### Text passage
- - - - -

Though the state of Oklahoma’s executions are under currently review by the Supreme Court (and Attorney General Eric Holder advocates a moratorium on all state-murders while the court deliberates), Oklahoma Gov. Mary Fallin recently signed a law making nitrogen gas the backup to lethal injections in the state, according to NBC News.
Fallin said in a statement on Friday, “I believe capital punishment must be performed effectively and without cruelty. The bill I signed today gives the state of Oklahoma another death penalty option that meets that standard.”
The state apparently needs another “option” because pharmaceutical companies have stopped selling the drugs needed for executions to prisons, and some states have gone rouge, scoring untested drugs in executions and even bringing back firing squads to carry out state-sponsored murder (see: Utah).
Nitrogen is reportedly not tested as an execution method, and works by starving the body of oxygen, reports NBC.
It may be the death penalty drug du jour in Oklahoma because the last time the state tried to kill someone, it was such as disaster that it may actually be unconstitutional.
Oklahoma’s executions are on hold while the U.S. Supreme Court decides whether its lethal injection combination — specifically the use of the controversial drug midazolam — is constitutional or too cruel to use on condemned murderers.
It was a badly botched execution in Oklahoma last April — when Clayton Lockett regained consciousness during his lethal injection — that reignited the national debate over capital punishment and unleashed a flood of lawsuits.
After the Lockett death, President Barack Obama had U.S. Attorney General Holder investigate the application of the death penalty, but Holder is not expected to complete this report before he leaves office, according to The Death Penalty Informatoin Center.
Oh, and not only is the death penalty infallible, Blacks on death row in Oklahoma are there four times the rate of whites, says The Atlantic in “Racism and The Execution Chamber.”

- - - - -

### Data excerpts
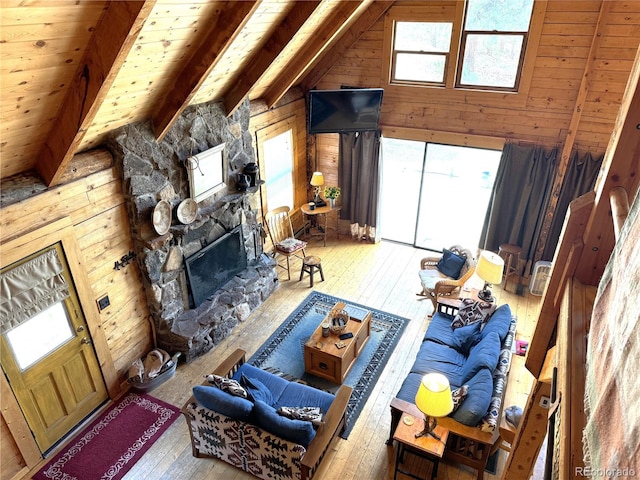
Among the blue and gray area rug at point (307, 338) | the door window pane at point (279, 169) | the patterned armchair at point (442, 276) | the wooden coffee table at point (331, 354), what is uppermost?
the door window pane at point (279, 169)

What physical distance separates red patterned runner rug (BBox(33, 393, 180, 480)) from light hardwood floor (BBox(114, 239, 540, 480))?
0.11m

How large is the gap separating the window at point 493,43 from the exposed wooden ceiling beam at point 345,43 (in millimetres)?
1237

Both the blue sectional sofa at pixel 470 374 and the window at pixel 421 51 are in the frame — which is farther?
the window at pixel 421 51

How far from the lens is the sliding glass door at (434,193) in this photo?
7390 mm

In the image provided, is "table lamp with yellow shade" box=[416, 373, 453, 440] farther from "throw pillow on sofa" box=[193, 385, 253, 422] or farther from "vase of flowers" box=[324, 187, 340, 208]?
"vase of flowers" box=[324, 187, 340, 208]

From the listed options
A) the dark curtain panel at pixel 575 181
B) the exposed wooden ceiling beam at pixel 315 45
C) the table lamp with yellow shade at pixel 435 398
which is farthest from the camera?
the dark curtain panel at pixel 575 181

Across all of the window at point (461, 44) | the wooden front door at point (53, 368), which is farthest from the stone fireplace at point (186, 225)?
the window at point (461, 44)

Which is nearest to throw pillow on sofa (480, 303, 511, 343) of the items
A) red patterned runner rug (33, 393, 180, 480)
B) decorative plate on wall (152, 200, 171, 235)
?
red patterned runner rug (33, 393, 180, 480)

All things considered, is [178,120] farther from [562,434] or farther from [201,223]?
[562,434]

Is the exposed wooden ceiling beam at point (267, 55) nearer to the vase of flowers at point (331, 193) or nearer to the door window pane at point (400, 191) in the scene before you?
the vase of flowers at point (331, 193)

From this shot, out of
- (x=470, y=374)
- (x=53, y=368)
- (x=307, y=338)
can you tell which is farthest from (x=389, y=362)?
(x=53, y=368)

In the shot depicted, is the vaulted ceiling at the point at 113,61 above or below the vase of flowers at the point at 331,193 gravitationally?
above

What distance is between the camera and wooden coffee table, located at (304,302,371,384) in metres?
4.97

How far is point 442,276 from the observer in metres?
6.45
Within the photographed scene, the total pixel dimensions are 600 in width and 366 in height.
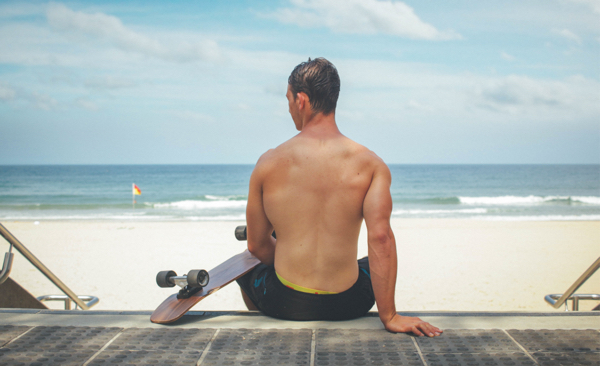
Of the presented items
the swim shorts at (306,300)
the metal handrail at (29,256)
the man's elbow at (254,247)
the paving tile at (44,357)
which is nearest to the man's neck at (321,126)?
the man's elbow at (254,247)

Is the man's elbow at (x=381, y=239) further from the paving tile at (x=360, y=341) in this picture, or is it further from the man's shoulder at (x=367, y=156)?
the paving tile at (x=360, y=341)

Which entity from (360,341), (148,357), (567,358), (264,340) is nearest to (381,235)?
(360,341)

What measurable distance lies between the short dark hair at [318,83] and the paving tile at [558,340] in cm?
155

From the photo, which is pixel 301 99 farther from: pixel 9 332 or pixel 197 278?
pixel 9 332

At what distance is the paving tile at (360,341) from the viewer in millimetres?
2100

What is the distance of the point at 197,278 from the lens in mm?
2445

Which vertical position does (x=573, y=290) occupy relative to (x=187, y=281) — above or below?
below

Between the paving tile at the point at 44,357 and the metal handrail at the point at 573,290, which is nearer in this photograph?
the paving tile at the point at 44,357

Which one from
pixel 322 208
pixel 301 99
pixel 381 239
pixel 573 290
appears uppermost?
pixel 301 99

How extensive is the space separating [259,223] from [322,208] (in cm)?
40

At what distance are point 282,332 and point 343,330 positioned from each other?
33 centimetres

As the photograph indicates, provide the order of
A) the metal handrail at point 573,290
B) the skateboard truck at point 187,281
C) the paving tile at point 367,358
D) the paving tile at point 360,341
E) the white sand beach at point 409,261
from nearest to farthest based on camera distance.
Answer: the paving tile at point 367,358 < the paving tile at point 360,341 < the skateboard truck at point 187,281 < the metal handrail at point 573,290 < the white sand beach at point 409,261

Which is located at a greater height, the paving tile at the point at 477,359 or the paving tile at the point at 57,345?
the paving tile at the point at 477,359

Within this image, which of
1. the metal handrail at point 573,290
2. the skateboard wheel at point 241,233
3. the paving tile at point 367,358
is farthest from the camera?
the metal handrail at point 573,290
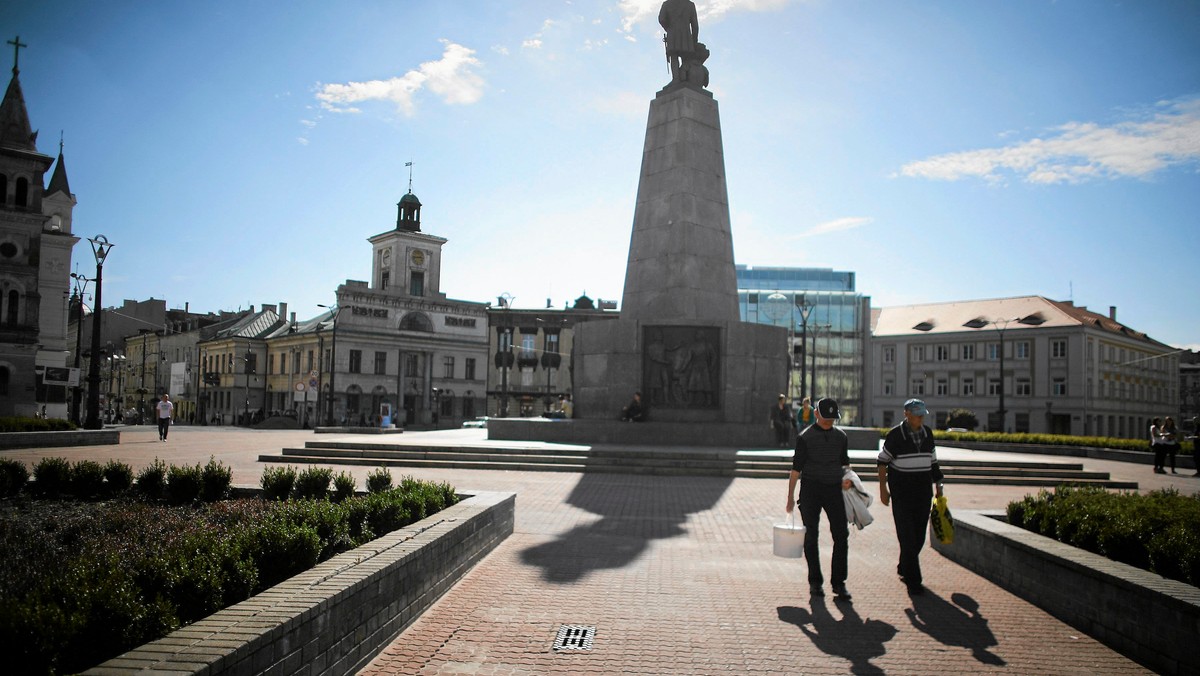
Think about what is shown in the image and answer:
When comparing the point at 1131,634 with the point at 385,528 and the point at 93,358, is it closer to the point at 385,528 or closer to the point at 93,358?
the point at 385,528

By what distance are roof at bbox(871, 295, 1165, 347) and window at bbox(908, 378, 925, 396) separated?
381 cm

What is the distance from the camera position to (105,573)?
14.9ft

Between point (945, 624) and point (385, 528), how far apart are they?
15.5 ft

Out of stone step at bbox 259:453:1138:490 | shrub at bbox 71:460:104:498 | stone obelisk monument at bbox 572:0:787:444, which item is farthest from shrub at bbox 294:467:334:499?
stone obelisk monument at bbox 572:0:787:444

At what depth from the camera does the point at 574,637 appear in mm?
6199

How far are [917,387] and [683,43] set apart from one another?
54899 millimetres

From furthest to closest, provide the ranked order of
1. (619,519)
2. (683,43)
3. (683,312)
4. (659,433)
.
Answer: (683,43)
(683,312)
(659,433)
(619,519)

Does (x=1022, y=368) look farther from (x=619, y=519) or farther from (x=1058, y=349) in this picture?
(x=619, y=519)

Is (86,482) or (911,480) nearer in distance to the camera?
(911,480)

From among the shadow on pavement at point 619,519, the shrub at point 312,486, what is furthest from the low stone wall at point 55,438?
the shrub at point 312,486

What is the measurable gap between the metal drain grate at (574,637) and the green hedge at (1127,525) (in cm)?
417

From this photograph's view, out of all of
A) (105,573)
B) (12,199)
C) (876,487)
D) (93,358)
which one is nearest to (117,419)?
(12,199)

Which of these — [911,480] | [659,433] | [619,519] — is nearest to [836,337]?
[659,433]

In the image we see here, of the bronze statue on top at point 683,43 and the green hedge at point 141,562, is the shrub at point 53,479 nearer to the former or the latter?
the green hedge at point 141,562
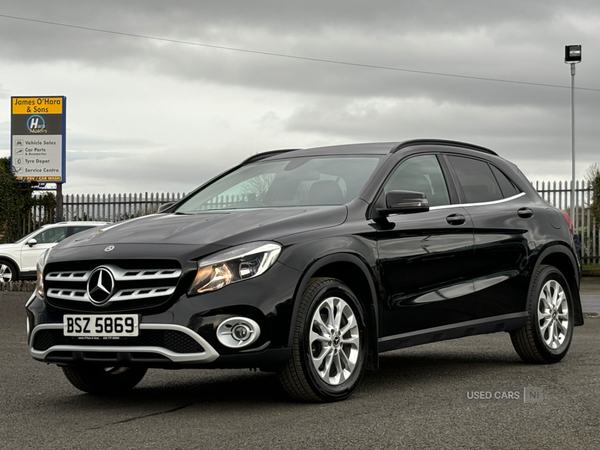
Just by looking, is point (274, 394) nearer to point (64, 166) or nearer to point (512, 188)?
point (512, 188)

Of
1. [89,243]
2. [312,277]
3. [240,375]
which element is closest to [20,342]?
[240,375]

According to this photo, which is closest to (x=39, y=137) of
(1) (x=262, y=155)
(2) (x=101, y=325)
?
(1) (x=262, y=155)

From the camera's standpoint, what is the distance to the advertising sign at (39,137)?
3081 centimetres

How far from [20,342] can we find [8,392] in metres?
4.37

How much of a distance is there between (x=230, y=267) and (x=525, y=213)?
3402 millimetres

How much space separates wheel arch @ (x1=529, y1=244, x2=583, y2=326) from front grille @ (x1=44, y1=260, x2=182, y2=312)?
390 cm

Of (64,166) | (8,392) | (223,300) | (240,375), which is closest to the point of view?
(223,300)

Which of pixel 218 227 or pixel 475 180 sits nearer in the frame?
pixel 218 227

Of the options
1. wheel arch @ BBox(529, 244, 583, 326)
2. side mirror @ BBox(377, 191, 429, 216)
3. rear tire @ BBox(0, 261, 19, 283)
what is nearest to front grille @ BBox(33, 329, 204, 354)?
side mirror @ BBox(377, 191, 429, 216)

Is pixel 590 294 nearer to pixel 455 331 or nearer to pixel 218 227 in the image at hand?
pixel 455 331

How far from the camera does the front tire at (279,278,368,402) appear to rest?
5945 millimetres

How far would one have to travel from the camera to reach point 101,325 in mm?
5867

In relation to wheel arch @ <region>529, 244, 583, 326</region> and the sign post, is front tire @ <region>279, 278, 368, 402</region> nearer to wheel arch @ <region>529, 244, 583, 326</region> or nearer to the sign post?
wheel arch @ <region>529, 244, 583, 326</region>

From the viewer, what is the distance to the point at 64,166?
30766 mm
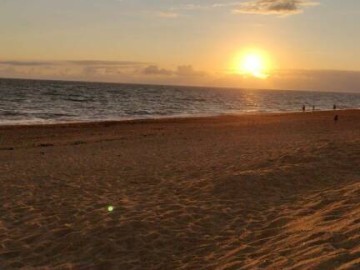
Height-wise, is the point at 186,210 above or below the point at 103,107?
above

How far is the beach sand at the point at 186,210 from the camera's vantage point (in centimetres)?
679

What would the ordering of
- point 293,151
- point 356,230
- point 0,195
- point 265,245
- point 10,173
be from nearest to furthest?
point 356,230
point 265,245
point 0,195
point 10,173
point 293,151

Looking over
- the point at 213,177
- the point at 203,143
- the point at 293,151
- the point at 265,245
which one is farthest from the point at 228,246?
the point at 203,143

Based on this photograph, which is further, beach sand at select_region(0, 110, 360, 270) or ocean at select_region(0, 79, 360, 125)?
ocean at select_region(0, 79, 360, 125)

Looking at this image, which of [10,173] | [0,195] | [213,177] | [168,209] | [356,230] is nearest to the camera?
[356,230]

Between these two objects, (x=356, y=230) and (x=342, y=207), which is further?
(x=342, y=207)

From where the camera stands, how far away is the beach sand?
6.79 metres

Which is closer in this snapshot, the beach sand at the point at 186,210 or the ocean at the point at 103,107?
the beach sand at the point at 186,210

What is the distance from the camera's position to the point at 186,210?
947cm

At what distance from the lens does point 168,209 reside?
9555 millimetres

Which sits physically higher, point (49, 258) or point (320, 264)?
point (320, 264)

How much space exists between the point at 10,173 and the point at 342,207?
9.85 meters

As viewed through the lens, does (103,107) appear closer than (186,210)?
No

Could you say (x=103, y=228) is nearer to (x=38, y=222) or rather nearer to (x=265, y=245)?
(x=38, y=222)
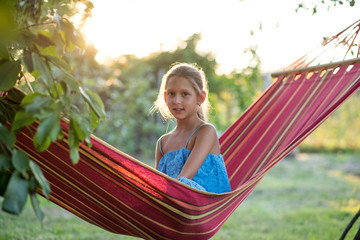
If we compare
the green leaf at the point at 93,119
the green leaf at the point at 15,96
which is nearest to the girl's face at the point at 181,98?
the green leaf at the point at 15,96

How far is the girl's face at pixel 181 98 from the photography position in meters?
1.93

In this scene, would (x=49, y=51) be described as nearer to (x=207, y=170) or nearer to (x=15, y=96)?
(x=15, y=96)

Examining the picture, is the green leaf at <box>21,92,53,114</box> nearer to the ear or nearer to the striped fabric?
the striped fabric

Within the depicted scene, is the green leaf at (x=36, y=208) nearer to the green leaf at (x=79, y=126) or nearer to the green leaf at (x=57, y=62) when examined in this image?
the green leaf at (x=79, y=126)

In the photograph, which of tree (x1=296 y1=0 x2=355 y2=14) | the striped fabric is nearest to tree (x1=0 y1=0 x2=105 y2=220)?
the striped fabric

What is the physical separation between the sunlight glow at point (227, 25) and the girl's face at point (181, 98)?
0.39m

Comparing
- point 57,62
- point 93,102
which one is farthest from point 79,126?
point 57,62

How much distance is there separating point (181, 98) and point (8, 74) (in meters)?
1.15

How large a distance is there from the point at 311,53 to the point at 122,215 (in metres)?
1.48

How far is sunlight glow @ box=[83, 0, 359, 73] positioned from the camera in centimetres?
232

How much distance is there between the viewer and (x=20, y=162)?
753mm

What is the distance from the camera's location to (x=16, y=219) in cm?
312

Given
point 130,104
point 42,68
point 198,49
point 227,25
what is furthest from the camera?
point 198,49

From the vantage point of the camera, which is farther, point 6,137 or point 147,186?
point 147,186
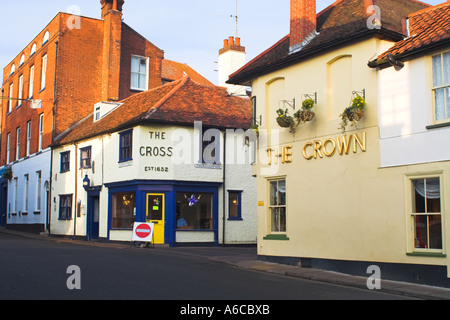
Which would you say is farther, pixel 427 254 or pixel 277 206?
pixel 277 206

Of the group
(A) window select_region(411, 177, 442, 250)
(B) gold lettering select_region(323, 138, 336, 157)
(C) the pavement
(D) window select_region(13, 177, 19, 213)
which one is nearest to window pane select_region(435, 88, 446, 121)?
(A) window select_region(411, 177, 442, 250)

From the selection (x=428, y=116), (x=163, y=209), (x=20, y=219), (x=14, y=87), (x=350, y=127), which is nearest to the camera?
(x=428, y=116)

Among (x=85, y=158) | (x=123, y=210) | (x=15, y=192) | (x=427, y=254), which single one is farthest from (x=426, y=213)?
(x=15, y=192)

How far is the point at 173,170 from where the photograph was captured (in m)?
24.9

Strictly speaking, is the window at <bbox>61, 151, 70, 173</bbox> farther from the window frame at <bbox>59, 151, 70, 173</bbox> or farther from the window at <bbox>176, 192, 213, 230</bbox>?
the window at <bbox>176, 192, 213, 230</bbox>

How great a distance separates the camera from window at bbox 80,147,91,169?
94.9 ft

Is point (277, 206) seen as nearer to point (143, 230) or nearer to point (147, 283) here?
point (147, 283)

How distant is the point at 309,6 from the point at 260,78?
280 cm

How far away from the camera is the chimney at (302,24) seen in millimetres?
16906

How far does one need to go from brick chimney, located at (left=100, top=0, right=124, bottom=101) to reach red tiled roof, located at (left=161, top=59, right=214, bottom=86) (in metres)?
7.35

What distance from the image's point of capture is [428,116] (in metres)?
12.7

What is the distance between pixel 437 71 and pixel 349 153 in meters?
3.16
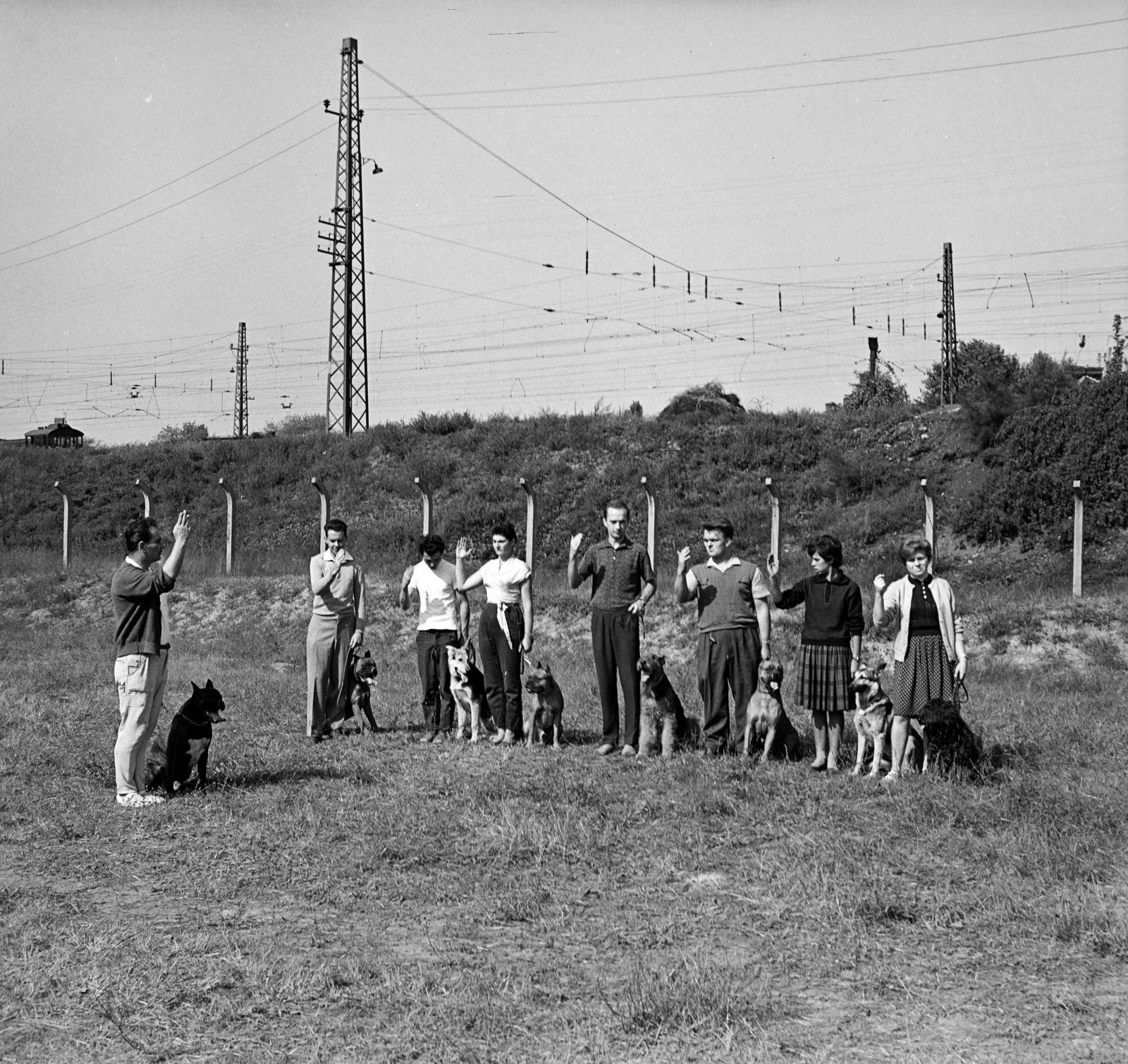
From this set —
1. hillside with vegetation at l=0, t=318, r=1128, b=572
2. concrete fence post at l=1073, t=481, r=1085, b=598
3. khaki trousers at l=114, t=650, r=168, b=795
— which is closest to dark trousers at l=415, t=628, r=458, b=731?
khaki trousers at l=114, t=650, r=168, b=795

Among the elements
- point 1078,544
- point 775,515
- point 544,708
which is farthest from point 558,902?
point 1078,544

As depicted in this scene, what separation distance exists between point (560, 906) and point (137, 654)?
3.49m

- - - - -

### Check your understanding
a - List every person named in the article about Oklahoma's execution methods.
b - Write out the passage of the article about Oklahoma's execution methods from "It may be the" to "on condemned murderers.".

### Answers for the tasks
a - Eric Holder, Mary Fallin, Clayton Lockett, Barack Obama

b -
It may be the death penalty drug du jour in Oklahoma because the last time the state tried to kill someone, it was such as disaster that it may actually be unconstitutional.
Oklahoma’s executions are on hold while the U.S. Supreme Court decides whether its lethal injection combination — specifically the use of the controversial drug midazolam — is constitutional or too cruel to use on condemned murderers.